Stored data:
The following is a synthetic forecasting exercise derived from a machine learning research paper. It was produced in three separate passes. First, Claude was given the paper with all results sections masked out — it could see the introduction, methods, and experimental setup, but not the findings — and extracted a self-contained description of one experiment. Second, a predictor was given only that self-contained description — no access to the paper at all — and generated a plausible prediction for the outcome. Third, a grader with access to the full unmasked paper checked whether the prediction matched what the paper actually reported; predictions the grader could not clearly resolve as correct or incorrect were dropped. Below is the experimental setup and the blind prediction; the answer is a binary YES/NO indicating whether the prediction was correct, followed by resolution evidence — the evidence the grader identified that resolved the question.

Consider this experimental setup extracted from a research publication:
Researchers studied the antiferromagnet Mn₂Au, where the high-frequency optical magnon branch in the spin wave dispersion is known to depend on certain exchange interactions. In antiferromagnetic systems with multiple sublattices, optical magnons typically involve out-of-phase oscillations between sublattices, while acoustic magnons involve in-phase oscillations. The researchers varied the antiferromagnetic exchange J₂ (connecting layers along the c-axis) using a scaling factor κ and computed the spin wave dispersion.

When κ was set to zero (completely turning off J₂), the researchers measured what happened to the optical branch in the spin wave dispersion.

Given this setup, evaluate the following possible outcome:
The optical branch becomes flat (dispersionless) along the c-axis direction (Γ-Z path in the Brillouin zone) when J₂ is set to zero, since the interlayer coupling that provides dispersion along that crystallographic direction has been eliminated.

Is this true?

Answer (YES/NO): NO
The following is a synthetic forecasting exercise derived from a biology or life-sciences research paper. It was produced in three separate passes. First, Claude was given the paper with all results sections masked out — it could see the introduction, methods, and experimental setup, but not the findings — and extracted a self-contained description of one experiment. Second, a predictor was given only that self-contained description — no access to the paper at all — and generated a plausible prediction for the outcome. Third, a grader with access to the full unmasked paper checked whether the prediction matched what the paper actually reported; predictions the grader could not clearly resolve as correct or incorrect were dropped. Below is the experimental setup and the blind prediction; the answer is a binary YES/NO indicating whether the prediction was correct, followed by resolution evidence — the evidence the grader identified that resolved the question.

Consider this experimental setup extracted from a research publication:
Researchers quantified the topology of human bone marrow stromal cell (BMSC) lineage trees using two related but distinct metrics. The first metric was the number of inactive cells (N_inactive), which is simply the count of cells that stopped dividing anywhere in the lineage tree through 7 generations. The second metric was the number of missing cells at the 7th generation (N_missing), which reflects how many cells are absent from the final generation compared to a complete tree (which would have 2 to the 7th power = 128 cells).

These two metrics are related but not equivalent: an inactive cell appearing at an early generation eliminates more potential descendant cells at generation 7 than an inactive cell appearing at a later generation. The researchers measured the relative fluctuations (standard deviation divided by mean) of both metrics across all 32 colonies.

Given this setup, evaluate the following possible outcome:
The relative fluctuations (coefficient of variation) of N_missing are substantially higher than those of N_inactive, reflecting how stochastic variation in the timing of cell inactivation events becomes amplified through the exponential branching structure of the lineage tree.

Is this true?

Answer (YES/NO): NO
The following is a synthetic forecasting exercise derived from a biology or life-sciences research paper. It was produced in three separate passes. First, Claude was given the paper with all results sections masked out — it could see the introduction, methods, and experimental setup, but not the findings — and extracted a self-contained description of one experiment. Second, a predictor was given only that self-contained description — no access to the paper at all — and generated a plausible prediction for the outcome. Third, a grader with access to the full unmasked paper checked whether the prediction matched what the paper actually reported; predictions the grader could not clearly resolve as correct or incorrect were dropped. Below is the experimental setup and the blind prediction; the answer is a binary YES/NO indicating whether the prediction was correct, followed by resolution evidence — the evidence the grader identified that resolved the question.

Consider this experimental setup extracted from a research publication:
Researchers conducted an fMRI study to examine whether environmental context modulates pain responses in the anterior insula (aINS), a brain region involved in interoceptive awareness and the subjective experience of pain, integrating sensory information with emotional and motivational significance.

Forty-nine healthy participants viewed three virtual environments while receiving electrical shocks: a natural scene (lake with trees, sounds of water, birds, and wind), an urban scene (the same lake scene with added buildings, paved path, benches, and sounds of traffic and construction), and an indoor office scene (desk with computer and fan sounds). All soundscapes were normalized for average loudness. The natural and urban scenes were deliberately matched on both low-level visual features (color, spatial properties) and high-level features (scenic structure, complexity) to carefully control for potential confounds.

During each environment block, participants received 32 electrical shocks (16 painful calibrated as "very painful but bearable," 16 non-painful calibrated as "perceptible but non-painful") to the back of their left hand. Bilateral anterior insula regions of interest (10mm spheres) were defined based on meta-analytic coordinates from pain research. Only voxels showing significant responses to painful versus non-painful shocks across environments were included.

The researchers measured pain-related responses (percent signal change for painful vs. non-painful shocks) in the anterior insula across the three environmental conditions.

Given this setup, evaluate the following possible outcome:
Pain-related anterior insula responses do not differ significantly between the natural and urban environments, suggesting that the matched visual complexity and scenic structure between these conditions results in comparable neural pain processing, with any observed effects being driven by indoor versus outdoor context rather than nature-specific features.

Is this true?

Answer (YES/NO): NO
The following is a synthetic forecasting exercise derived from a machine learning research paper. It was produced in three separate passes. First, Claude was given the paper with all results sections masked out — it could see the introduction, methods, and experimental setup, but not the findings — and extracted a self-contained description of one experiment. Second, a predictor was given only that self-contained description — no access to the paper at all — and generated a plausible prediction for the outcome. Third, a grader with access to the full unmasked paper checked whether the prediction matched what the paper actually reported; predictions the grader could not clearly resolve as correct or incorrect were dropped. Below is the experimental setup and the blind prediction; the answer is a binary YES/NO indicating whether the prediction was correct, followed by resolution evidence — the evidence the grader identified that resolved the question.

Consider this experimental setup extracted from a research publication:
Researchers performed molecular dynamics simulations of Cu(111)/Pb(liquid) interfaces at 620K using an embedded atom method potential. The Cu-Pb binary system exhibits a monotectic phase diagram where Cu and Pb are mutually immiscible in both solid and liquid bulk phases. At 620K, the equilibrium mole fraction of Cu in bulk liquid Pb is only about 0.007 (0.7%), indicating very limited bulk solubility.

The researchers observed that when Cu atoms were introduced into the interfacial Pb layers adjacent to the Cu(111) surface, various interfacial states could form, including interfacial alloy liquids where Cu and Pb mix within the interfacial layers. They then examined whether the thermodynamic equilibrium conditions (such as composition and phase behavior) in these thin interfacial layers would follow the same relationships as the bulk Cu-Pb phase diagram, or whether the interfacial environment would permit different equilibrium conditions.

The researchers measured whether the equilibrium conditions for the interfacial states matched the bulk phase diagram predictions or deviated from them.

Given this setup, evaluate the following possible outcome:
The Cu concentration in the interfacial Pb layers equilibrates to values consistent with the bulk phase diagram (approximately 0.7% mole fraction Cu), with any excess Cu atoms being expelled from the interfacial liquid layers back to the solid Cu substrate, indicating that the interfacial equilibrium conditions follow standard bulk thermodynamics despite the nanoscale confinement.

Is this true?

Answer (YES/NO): NO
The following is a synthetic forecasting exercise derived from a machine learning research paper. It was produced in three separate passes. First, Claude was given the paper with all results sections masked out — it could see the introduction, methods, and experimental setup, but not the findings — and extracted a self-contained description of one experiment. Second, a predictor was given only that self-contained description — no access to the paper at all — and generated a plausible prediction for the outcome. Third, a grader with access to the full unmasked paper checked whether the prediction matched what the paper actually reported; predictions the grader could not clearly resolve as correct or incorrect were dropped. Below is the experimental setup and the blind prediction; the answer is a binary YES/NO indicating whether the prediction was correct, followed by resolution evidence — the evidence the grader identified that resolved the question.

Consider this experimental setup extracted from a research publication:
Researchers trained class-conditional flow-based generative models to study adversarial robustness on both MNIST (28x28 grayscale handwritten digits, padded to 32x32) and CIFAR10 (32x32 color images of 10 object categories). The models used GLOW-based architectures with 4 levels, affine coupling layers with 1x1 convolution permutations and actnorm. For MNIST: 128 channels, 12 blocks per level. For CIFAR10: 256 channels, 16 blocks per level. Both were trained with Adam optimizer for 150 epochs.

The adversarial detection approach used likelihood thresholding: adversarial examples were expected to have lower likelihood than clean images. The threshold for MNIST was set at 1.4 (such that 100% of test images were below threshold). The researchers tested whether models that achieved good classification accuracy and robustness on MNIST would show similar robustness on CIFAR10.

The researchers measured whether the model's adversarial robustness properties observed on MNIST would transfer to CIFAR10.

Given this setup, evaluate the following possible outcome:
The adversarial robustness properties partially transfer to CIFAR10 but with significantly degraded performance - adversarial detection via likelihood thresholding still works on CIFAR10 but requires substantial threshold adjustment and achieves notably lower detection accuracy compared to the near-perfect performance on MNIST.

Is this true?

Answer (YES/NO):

About this exercise: Quote every line from the beginning of the entries up to and including the line that contains "Researchers studied the".

Your solution:
The following is a synthetic forecasting exercise derived from a machine learning research paper. It was produced in three separate passes. First, Claude was given the paper with all results sections masked out — it could see the introduction, methods, and experimental setup, but not the findings — and extracted a self-contained description of one experiment. Second, a predictor was given only that self-contained description — no access to the paper at all — and generated a plausible prediction for the outcome. Third, a grader with access to the full unmasked paper checked whether the prediction matched what the paper actually reported; predictions the grader could not clearly resolve as correct or incorrect were dropped. Below is the experimental setup and the blind prediction; the answer is a binary YES/NO indicating whether the prediction was correct, followed by resolution evidence — the evidence the grader identified that resolved the question.

Consider this experimental setup extracted from a research publication:
Researchers studied the antiferromagnet Mn₂Au, where the high-frequency optical magnon branch in the spin wave dispersion is known to depend on certain exchange interactions. In antiferromagnetic systems with multiple sublattices, optical magnons typically involve out-of-phase oscillations between sublattices, while acoustic magnons involve in-phase oscillations. The researchers varied the antiferromagnetic exchange J₂ (connecting layers along the c-axis) using a scaling factor κ and computed the spin wave dispersion.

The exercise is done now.